An often overlooked, but extremely important stage of publishing is the beta reading stage.
Beta reading is usually done after the first few drafts and edits on a manuscript when the author is relatively satisfied with the direction their novel is taking.
The purpose of beta reading? For a manuscript to be read and evaluated by standard readers.
Beta readers can be anyone from friends and family, to other authors, and even paid critiques. However, the most important part of beta reading is that it is read by true readers. While it is helpful to have someone well versed in finding plot holes, or worldbuilding, or other more finite details of writing, beta reading is generally to see the reaction a manuscript generates from the target audience.
Not everyone makes a good beta reader though. Good beta readers know what they like or dislike in a book, understand flat characters, or can at least offer good reasons as to why they formed a certain opinion about an aspect of the novel.
For instance, a good beta reader would be able to answer the question, "Who was your favorite character and why?" with a well thought out answer such as, "My favorite character was Sue because of the way she wasn't afraid to stand up for her friends." The answers don't have to be long, or preachy, or revolutionary, they simply need to be well thought out and helpful. For instance, a UNHELPFUL answer to that question would be, "I liked the characters." These kinds of answers doesn't help the author narrow down the highlights and shadows of their novel.
Things to expect as a beta reader:
1) grammatical mistakes.
More often than not, a manuscript hasn't been through intense grammatical editing before the beta reading stage. If you don't mind some typos or funky sentence structure, then you have nothing to fear! But if you're stickler for grammar, you may want to steer clear.
2) sensitive authors who want/need real, raw feedback.
As a beta reader, you may be one of the first people to ever read and give feedback on a manuscript. It's important to remember that the manuscript isn't going to be perfect by any means (the point of beta reading is to make it better) and it's most likely the beloved "child" of the author; that means you should be careful the way you phrase things. If you simply stated, "I hated the MC," not only would the author be pretty hurt, but it wouldn't be helpful. However, you could say the same thing and still be helpful such as, "I disliked the MC because her actions were often irrational and violent." Same answer, but this time it gives the author something to work off of. That being said, don't be afraid to hold back your opinions! The author still needs you to tell them you if disliked a character (or scene etc.) so they can improve and perhaps try to make the character more likeable. Or maybe they want the character to be unlikeable and you gave them the reassurance they needed! You never know how you might be able to help an author with your feedback so it's important to be honest.
Sometimes you might beta read for an author and they don't have any set questions. However good practice is that the author has set question for their readers to answer.

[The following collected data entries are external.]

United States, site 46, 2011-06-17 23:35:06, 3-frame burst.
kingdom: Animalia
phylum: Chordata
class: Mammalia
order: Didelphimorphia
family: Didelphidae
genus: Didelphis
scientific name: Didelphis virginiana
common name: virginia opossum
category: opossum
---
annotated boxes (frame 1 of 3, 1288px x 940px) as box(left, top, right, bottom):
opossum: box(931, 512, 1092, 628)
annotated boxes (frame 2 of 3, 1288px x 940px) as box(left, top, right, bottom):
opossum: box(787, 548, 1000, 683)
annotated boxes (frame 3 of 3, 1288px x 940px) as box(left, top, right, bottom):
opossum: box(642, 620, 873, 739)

Not only does this help the author to get the feedback they need, but it also keeps the beta readers from being intimidated.
Here are a few examples of what beta reading questions might look like.

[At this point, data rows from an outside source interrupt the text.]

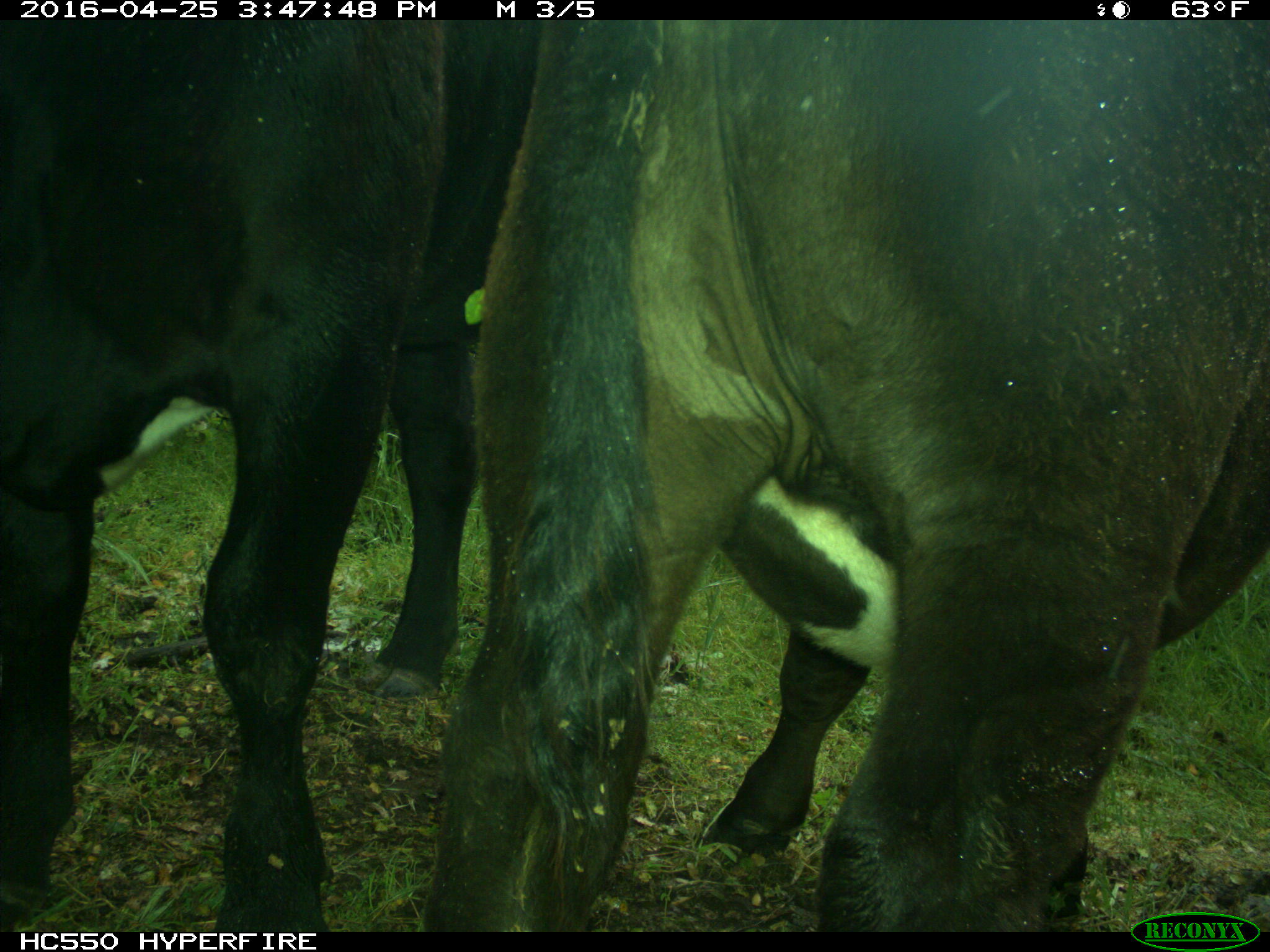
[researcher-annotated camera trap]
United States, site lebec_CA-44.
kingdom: Animalia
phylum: Chordata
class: Mammalia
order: Artiodactyla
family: Bovidae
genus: Bos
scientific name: Bos taurus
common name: domestic cow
Bos taurus (domestic cow).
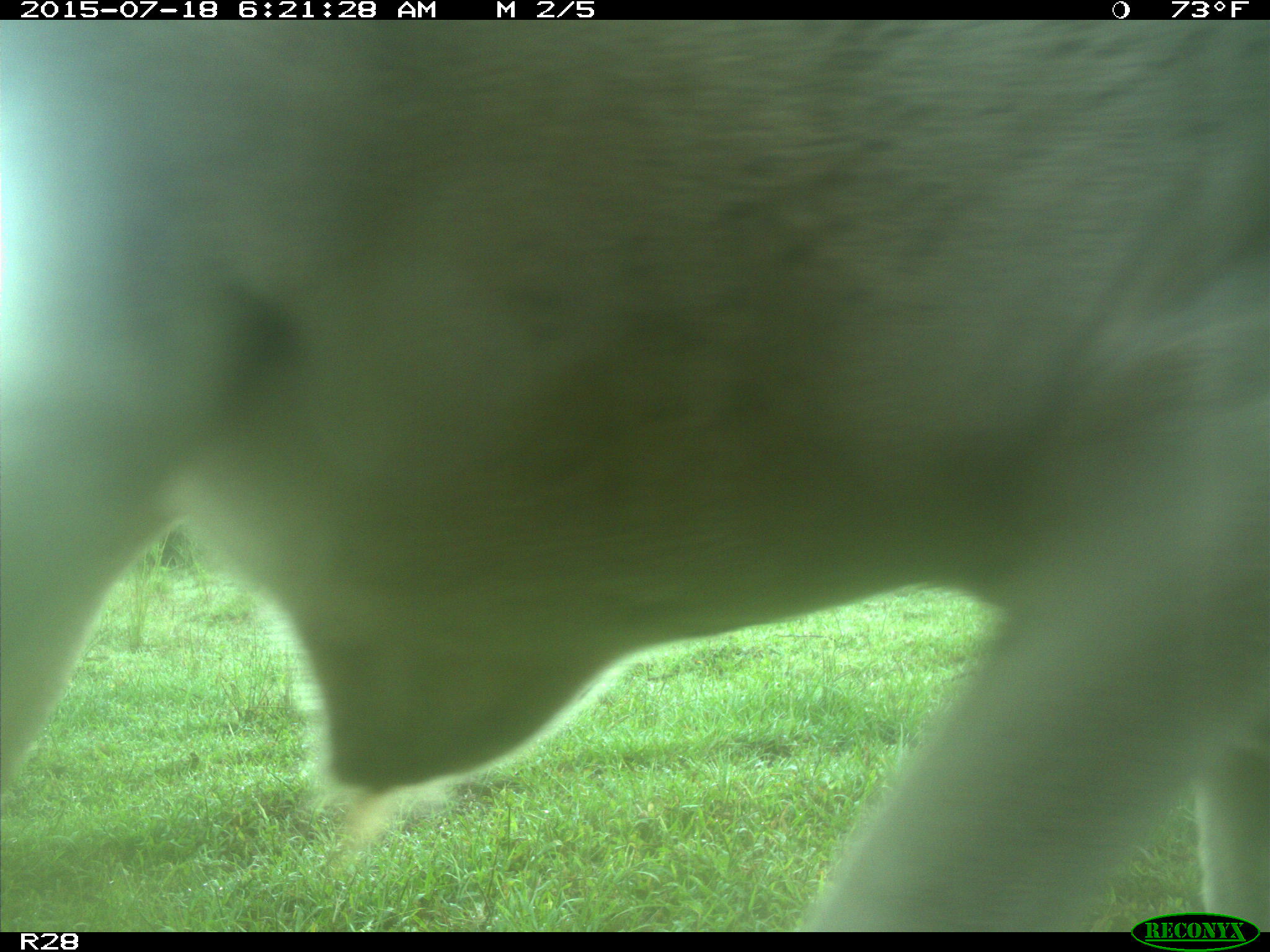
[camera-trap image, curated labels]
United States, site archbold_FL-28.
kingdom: Animalia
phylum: Chordata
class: Mammalia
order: Artiodactyla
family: Bovidae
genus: Bos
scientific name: Bos taurus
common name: domestic cow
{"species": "Bos taurus (domestic cow)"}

When did you first stop reading and why?
Who was your favorite/least favorite character and why?
Were there any noticeable plot holes or concepts you didn't understand?

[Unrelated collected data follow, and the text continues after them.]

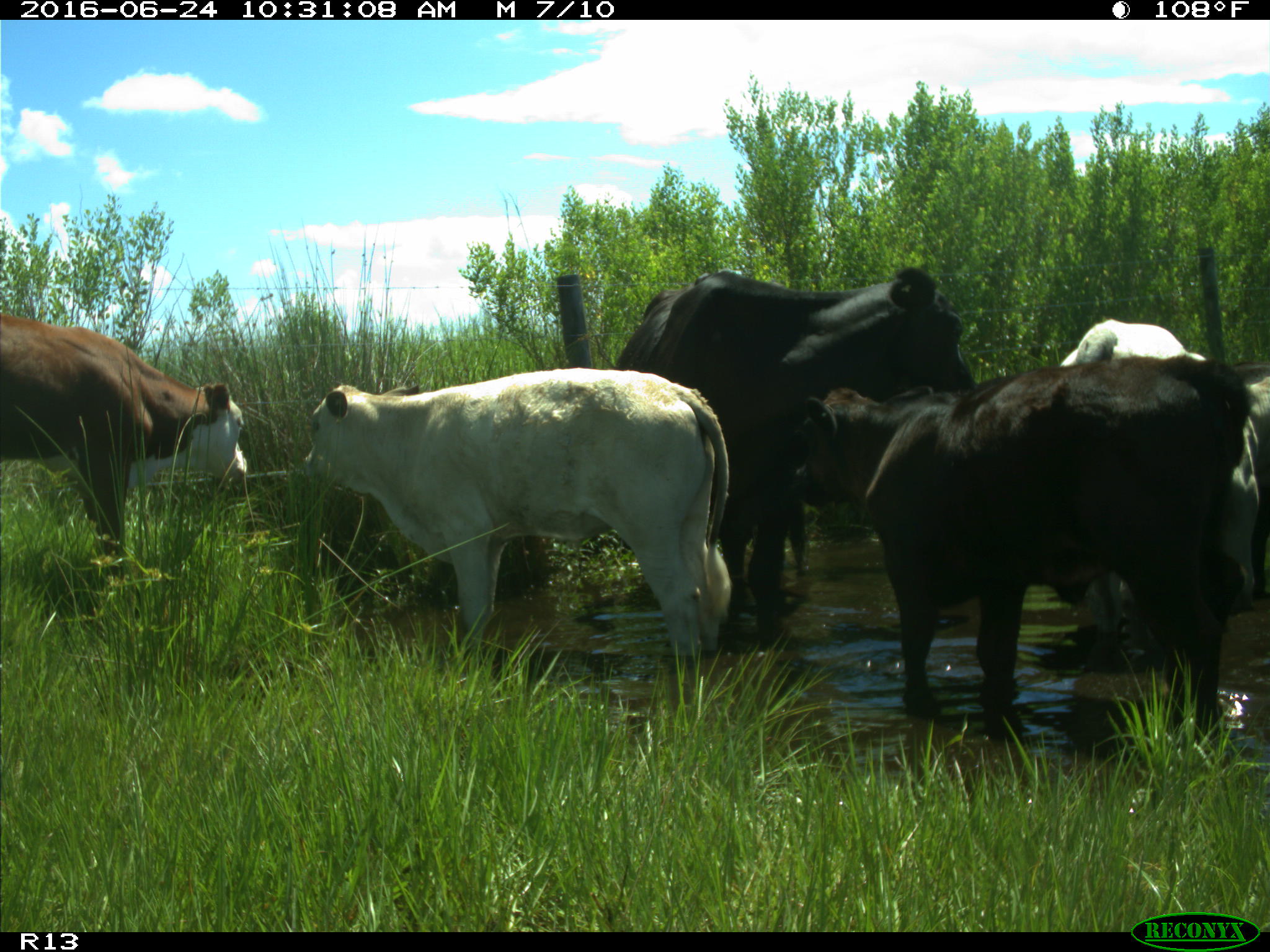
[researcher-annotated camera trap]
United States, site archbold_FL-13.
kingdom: Animalia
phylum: Chordata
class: Mammalia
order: Artiodactyla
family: Bovidae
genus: Bos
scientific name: Bos taurus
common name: domestic cow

What was your favorite part of the book?
They can also be more specific like,
How did you feel about Jane's reaction to John stealing her car?
Did you find chapter 1 info-dumpish or confusing for a first chapter?
If the author you're beta reading for doesn't have questions, you can ask them for some or use these basic beta reading questions!
Why should you beta read?
Beta reading is perhaps one of the most helpful things anyone can do for an author, even for authors who are on their 10th book!
If you love reading, beta reading is a fun way to take part in the publication process, give feedback that might actually shape the book, and let you read for free!
If you're a writer, beta reading will help you to see your own writing in a new light as you learn from the mistakes and nuisances you see in other author's writing. It also teaches you a new perspective on writing and even how to take constructive criticism.
Just remember to be positive and sensitive but also honest! The author needs your help and, as a reader, there is no one better than you to give it.